3. All patients who are being considered for or who already receive opioid treatment for acute and/or chronic pain should be assessed for risks associated with opioid use. [CDC Guideline #8]6

Practice implications: The Opioid Risk Tool (ORT: 5 questions) or the Screener and Opioid Assessment for Patients with Pain – Revised (SOAPP-R: 24 questions) may be used prior to initiating opioid therapy to screen for risk of opioid misuse.11,12 In addition to screening for depression and anxiety, clinics should also identify patients who have a history of other conditions that may increase the risks associated with opioids, including personality disorders (Axis II conditions), post-traumatic stress disorder, alcohol or substance use disorder, or other psychiatric diagnoses.13 Patients should also be assessed during the clinical history for presence of sleep-disordered breathing (including sleep apnea), hepatic or renal insufficiency, history of substance use disorder or prior nonfatal overdose, and pregnancy.
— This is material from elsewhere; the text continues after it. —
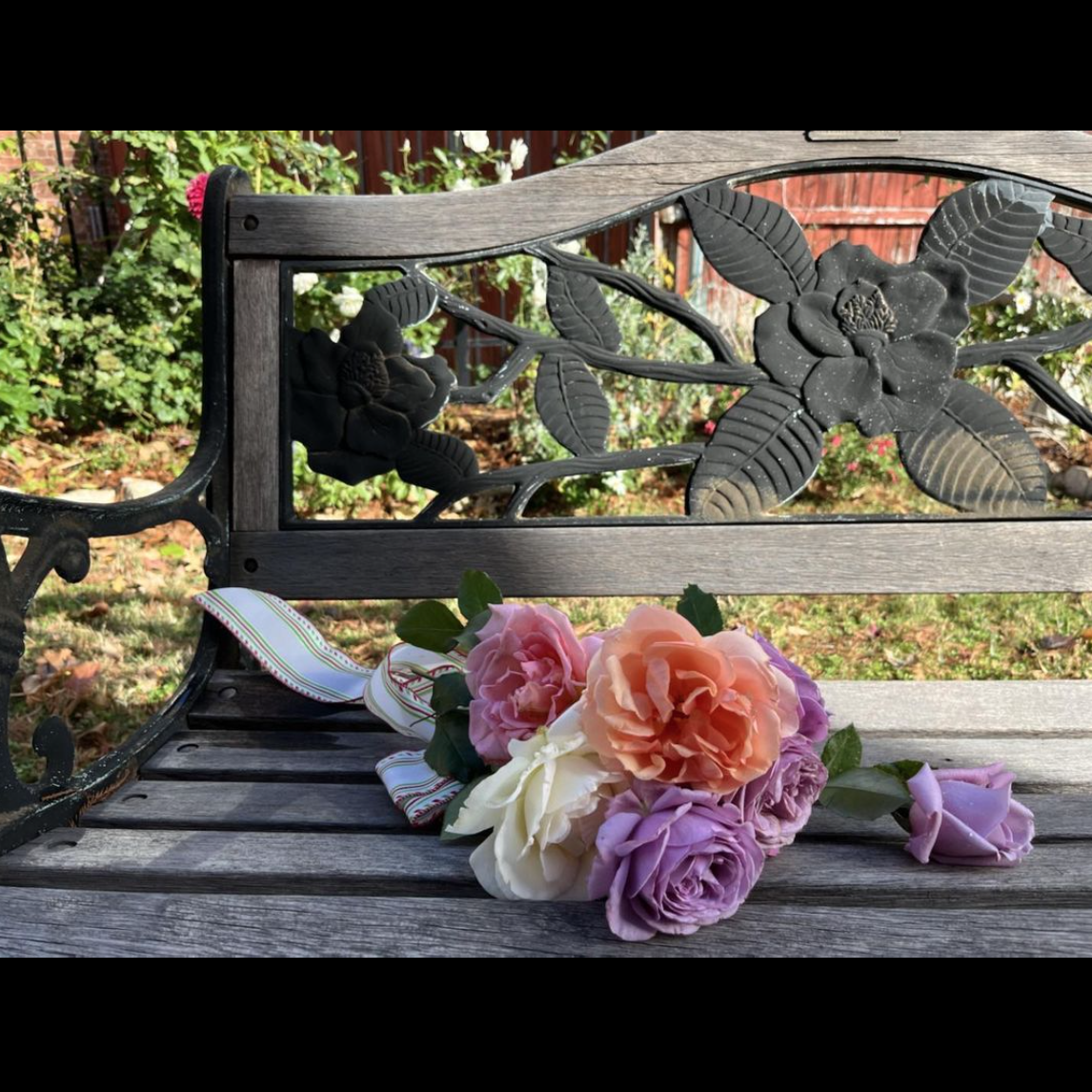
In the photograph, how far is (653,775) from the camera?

Review of available data from the state Prescription Drug Monitoring Program (PDMP) for any patient in whom opioids are being considered is also recommended, to establish documentation of the patient’s history of opioid medication use. In many locations, review of the PDMP is required when prescribing opioids; medical providers should familiarize themselves with their local requirements for PDMP use.

Special considerations: All patients who are treated with opioids should be prescribed naloxone intranasal spray (preferred) or auto-injector, regardless of the opioid dosage used.14,15



Rationale: Given the risks associated with opioid use, clinicians should include patients in a shared decision-making process when considering using opioids to treat pain.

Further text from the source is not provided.